▶ [Material shown]:

-=-=-

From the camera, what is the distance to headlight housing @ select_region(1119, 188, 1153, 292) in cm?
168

-=-=-

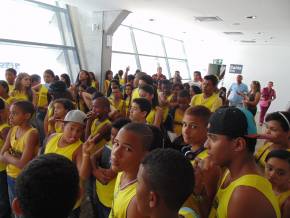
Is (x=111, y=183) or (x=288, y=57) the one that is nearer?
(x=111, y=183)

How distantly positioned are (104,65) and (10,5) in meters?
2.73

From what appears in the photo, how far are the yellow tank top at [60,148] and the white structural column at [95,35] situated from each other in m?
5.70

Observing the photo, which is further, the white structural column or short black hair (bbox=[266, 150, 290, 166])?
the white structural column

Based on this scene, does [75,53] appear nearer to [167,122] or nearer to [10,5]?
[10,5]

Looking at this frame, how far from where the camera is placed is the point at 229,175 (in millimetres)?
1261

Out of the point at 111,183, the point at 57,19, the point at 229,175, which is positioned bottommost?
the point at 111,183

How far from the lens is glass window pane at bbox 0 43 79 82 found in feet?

-=-=-

▶ [The problem]: Copy out word for word the entries from the line with "Based on this" up to and including the line with "How far from the".

▶ [Reply]:
Based on this scene, does [75,53] appear nearer to [167,122] or nearer to [10,5]?
[10,5]

Looking at this frame, how far from where the camera is placed is the point at 229,175 (in millimetres)?
1261

Out of the point at 111,183, the point at 57,19, the point at 229,175, which is positioned bottommost?
the point at 111,183

How far from the lens is glass window pane at bbox 0 43 79 82 found in feet?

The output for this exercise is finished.